# Internal Speaker makes what sound like an alarm sound[RESOLVED]



## Hitman84 (Oct 7, 2006)

I've NEVER heard this out of my computer before. While World of Warcraft is running the box itself suddenly makes what sounds like an "alarm" from im guessing the internal speaker. The moment I close the game or minimize it the sound stops.

Can anyone help with this?


----------



## Doby (Jan 17, 2006)

*Re: Internal Speaker makes what sound like an alarm sound*

This is a possible cpu overheat, sometimes it sounds like a European police siren, wee woo,wee woo.

Check and make sure the cpu heatsink is not cloged with dust, clean with a can of compressed air, do not turn the can on its side this can cause liquid to come out, hold the can uprite.

Post back with your temps


----------



## Hitman84 (Oct 7, 2006)

*Re: Internal Speaker makes what sound like an alarm sound*

thats exactly what it sounds like but stops the moment I close or minimize WoW. how do I get cpu temps?


----------



## Doby (Jan 17, 2006)

*Re: Internal Speaker makes what sound like an alarm sound*

http://www.almico.com/speedfan.php

You could use a program such as speed fan, check for dust first this is a primary cause


----------



## Doby (Jan 17, 2006)

*Re: Internal Speaker makes what sound like an alarm sound*

I have to go for tonite I am sure team members will be along to help but other thigs to check

make sure the cpu fan is running
make sure the cpu heatsink is tight
thermal paste is not dried out(wait for help if you don't understand)

Please list your full system specs or name and model number of computer


----------



## Hitman84 (Oct 7, 2006)

*Re: Internal Speaker makes what sound like an alarm sound*



Doby said:


> I have to go for tonite I am sure team members will be along to help but other thigs to check
> 
> make sure the cpu fan is running
> make sure the cpu heatsink is tight
> ...


Fan is running but the large air filter under it is admittedly dusty.
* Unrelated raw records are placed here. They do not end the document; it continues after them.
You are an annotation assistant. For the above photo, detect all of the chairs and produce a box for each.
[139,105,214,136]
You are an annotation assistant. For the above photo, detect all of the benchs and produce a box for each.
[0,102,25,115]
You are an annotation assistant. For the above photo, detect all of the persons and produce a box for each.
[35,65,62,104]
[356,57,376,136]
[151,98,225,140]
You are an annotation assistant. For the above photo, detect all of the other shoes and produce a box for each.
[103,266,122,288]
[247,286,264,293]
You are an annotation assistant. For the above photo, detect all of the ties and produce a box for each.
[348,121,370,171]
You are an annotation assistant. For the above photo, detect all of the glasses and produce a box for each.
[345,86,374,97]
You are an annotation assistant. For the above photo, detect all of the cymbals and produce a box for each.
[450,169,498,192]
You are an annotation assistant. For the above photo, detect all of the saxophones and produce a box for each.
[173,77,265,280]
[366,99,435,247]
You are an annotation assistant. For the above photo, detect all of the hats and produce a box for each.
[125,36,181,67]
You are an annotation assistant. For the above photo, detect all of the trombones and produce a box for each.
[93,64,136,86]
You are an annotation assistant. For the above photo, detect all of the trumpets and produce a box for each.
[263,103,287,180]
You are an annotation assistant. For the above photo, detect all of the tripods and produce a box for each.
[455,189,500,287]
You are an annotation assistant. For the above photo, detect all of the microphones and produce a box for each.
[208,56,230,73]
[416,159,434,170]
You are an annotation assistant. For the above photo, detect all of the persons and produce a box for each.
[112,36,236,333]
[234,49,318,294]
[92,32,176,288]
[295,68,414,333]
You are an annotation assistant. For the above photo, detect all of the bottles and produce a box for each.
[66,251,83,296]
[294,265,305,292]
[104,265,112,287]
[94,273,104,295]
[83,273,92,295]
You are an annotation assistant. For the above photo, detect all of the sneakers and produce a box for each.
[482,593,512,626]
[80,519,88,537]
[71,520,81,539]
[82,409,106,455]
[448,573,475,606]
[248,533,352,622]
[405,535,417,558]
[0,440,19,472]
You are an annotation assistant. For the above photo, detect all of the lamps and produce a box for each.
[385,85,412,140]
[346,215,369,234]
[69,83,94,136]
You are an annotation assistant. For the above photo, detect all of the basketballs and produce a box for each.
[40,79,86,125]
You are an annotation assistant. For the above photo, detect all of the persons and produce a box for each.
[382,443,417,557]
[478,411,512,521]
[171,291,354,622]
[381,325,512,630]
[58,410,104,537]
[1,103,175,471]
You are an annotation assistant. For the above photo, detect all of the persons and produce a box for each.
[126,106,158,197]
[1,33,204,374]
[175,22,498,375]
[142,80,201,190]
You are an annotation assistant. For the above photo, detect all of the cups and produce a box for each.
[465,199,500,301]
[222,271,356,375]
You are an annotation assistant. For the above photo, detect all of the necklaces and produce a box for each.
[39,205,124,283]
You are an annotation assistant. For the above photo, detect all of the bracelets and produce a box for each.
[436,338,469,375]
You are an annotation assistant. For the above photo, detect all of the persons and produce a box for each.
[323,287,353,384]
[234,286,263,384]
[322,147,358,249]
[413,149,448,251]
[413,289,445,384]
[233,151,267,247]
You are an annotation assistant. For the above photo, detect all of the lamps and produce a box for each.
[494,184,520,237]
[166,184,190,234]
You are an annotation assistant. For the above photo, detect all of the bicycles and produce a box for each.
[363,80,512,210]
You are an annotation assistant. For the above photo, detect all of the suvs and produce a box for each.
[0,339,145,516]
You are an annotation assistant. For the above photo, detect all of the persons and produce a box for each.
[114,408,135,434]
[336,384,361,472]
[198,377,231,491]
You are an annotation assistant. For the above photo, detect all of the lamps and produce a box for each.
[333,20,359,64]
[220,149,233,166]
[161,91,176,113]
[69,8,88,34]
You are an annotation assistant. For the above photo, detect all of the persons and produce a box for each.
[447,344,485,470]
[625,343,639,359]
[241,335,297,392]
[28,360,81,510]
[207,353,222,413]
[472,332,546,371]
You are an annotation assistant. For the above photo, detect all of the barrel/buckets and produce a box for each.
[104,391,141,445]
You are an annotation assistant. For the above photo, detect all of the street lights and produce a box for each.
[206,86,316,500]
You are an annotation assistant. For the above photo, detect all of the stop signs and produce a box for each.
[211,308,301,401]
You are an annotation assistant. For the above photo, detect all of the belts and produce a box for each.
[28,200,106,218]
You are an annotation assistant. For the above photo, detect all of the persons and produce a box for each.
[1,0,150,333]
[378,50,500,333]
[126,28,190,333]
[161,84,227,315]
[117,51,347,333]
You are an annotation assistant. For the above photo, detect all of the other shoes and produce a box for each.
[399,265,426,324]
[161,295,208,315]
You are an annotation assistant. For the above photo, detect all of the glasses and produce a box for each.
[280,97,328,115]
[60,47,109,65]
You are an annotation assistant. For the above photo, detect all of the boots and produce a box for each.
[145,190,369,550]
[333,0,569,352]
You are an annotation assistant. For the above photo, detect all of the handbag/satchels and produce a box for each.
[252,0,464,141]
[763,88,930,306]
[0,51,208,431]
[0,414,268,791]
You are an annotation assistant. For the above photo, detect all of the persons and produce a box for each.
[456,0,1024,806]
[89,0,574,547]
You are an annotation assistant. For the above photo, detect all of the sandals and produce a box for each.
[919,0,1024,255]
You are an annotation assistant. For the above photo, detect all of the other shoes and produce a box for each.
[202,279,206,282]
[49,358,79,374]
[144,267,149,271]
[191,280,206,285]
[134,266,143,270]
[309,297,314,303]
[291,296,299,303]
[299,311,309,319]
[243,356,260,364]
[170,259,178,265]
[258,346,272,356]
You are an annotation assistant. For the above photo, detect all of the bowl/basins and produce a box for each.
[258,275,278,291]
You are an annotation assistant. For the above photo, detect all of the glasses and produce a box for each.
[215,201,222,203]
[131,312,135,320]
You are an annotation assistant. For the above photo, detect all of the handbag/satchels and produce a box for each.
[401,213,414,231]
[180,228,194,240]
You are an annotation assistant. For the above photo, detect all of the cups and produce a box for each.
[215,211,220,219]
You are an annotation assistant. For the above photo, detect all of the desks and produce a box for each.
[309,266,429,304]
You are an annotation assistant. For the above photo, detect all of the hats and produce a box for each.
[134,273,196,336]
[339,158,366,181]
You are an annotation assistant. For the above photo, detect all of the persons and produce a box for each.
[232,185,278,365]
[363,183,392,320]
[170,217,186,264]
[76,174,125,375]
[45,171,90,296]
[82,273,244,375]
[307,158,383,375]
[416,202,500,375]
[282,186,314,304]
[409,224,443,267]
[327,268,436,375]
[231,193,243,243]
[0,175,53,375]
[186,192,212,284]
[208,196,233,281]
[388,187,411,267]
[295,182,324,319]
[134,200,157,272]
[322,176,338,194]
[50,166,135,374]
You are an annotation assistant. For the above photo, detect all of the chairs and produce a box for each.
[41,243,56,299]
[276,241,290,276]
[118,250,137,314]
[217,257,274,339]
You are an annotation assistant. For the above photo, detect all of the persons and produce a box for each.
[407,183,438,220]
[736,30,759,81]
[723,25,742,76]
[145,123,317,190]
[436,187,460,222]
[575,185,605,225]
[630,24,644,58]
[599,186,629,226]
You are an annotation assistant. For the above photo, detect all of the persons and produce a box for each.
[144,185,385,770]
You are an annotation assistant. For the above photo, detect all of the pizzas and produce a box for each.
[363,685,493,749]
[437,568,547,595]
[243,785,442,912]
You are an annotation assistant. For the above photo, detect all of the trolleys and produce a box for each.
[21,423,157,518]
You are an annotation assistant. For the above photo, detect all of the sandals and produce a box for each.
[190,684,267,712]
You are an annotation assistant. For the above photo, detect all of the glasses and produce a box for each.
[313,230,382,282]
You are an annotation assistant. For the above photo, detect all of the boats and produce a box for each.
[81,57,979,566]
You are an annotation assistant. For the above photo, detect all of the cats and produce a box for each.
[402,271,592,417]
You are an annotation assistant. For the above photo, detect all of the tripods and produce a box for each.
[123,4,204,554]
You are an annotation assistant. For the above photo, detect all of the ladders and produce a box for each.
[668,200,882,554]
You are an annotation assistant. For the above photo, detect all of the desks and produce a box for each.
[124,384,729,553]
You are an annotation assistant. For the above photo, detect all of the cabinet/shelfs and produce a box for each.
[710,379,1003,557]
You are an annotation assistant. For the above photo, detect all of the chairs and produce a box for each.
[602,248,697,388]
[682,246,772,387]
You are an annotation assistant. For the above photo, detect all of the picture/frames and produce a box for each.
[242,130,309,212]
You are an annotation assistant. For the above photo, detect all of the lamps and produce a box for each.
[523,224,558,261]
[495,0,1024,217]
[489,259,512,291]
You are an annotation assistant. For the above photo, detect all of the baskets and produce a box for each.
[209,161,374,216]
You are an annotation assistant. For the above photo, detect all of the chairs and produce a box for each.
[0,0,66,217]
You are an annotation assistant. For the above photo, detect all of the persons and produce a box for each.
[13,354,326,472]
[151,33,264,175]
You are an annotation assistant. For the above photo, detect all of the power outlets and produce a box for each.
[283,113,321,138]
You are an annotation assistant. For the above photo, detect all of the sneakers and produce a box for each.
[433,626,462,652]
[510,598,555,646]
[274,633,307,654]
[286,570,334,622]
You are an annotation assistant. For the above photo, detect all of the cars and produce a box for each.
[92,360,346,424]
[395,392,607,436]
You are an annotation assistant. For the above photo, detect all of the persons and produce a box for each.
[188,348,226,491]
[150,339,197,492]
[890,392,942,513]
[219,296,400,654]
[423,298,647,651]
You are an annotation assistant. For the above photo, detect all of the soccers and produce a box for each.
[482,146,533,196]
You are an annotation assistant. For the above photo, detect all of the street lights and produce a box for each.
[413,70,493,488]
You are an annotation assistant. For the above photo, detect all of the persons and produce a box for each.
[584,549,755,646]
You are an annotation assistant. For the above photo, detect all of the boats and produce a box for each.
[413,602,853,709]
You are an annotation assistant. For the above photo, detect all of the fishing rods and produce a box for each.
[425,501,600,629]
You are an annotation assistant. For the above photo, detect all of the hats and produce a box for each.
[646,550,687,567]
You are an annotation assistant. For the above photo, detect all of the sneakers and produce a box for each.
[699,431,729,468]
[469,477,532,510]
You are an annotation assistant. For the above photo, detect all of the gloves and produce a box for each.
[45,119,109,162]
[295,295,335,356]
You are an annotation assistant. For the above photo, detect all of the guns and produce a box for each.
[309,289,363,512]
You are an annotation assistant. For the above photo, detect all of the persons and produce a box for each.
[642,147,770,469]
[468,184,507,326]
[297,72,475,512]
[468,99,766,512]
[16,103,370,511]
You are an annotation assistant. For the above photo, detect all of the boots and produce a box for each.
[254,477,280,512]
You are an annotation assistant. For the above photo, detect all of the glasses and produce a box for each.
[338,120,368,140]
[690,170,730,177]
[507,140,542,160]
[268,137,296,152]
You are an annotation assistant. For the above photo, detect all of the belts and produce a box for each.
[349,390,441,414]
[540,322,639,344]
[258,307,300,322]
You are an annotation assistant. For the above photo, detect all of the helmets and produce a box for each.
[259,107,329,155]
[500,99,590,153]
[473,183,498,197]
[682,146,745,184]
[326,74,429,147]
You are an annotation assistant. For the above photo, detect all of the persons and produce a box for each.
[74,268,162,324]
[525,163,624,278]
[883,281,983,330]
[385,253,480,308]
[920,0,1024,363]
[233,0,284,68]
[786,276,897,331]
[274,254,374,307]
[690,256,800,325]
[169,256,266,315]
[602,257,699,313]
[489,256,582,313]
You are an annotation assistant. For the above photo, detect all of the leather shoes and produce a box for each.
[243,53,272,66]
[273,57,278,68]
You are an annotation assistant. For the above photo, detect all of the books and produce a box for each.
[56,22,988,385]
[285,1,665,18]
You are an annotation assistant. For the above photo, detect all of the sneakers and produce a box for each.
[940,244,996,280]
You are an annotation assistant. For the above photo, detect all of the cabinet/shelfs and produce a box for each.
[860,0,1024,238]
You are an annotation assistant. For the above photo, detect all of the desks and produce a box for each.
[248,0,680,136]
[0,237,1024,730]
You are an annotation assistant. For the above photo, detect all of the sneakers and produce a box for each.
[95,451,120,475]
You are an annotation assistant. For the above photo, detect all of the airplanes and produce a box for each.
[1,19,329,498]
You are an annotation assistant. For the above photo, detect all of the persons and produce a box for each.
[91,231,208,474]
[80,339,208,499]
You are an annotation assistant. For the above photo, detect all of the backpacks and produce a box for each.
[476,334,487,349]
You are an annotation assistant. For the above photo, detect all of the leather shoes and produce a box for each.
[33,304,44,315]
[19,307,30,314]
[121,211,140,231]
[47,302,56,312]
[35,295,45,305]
I have no compressed air at the moment.

I've never dealt with the processor so very hesitant to touch anything related to it. Not sure how I would go about checking if the heatskink is tight or how to check on the thermal paste. Know what it is but...never applied it or know how to check on it.

System is a 3.2 ghz P4HT system.
geforce 7600gt video card.
Onboard sound.
Abit AA8XE Mobo

Also, assumeing speedfan has set itself up properly it's showing CPU Temp at 51-52 Celcius with a little fire symbol at basically 0 system use.


----------



## Hitman84 (Oct 7, 2006)

*Re: Internal Speaker makes what sound like an alarm sound*

When running a game like oblivion, which is fairly system intensive it jumps up to over 63c less then a minute into the game.
I COULD be wrong but I think even though the fan is running on system boot it's not throttling up at higher temps. I distinctly remember the system getting louder when I ran WoW and it doesn't seem to be doing that anymore. To counter that speefan does show a 200+ rpm difference however.


----------



## Hitman84 (Oct 7, 2006)

*Re: Internal Speaker makes what sound like an alarm sound*

Cleaned out the inside of the case, picked up the ac47 Pro and with some AS5 I'm idleing about 10 degrees cooler. thanks for the help guys.


----------



## Doby (Jan 17, 2006)

*Re: Internal Speaker makes what sound like an alarm sound*

Your welcome, good job and glad your all fixed up


----------